Typically, the burner has at least two hollow partial bodies nested one within the other in the flow direction of the hot gases, the center lines of which partial bodies are offset relative to one another so that adjacent walls of the partial bodies form tangential air inlet ducts for the flow of combustion air into an internal space specified by the partial bodies, the burner having at least one fuel nozzle. Such burner types, also designated conical burners, have, at their burner outlet, a circular configuration of a separation edge, at which an outlet duct is provided directly adjacent to the burner end, through which outlet duct the mass flow can be injected into the shear layer forming at the separation edge. The outlet duct is preferably provided on the inside of the burner outlet, directly at its separation edge. In exemplary embodiments of the invention, the outlet duct discharges the mass flow along the contour of the separation edge. The outlet duct can be arranged to discharge the mass flow along the entire separation edge, or along only a part of the separation edge.
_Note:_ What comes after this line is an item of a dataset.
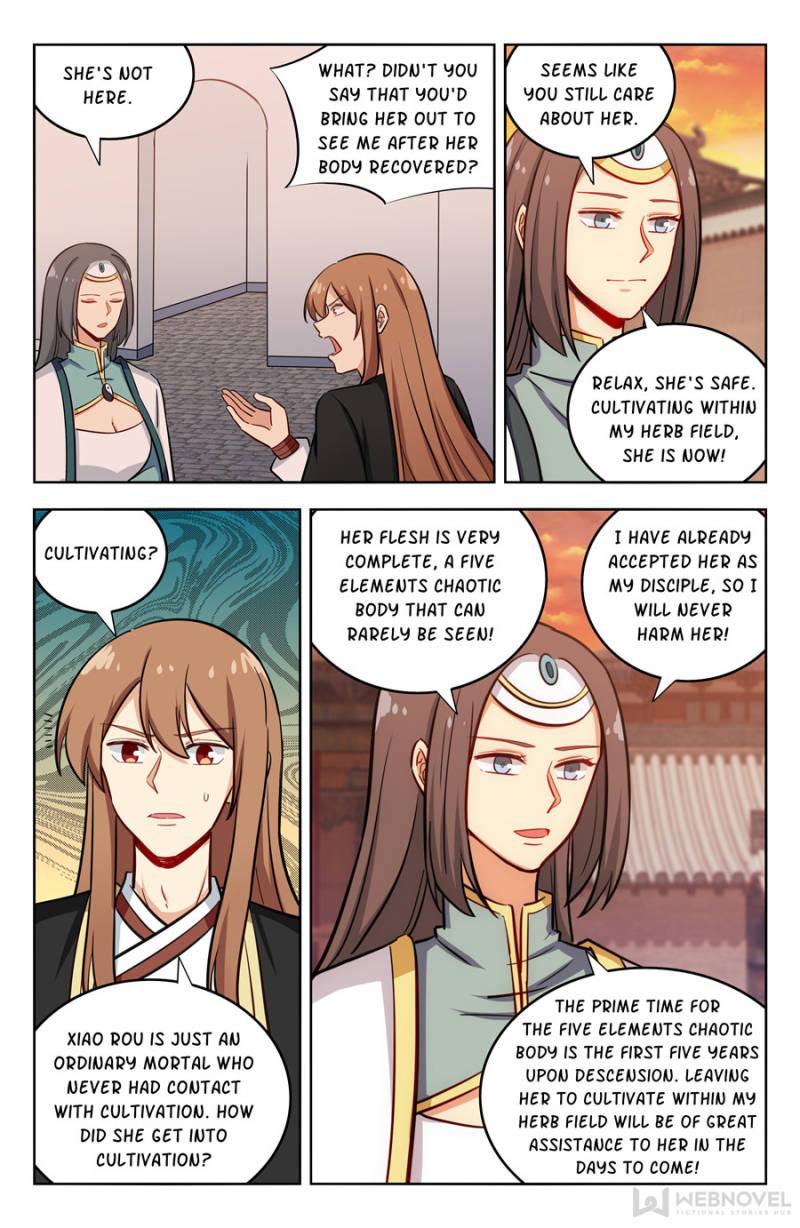 Strongest Anti M.E.T.A Chapter 233 page 9 - Chapter 233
In addition to the use of a gaseous mass flow, as indicated above, it is also possible to mix a liquid mass flow into the hot gases, for example in the form of liquid fuel.
In order to specifically suppress the thermo-acoustic vibrations forming within the shear layer at the burner outlet, the mass flow supply has to be introduced into the shear layer as a constant flow or, preferably, a pulsed flow to subsequently mix with the hot gases. For optimum vibration damping results, the pulsation frequency of the mass flow has to be matched to the formation behavior of the undesirable flow eddies or thermo-acoustic vibrations forming within the shear layer. Experience values show that an effective suppression of the undesirable flow eddies is located at pulsation frequencies between 1 and 5 kHz, preferably between 50 and 300 Hz.
It is particularly advantageous for the mass flow feed to take place as a response signal to the thermo-acoustic vibrations forming within the shear layer. This assumes that the formation behavior of the flow eddies within the shear layer is recorded and that a corresponding response or excitation signal is generated as a function of it. This preferably takes place within a closed-loop control circuit, to which is supplied a signal characteristic of the formation of thermo-acoustic vibrations and which generates, as a function of this, an excitation signal by means of which the mass flow to be introduced into the interface is modulated. By means of techniques known per se, it is possible to record the signal characteristic of the formation of thermo-acoustic vibrations within the interface, to correspondingly filter and phase-shift it and to supply it in amplified form to a further control unit, which operates on the basis of the closed-loop control circuit described above.
On the other hand, the excitation signal determining the mass flow feed can also be supplied (for reasons of reduced complication) by a control unit which has no specific phase relationship to the thermo-acoustic vibrations forming within the shear layer. Nevertheless, highly efficient vibration suppression can be achieved in this way.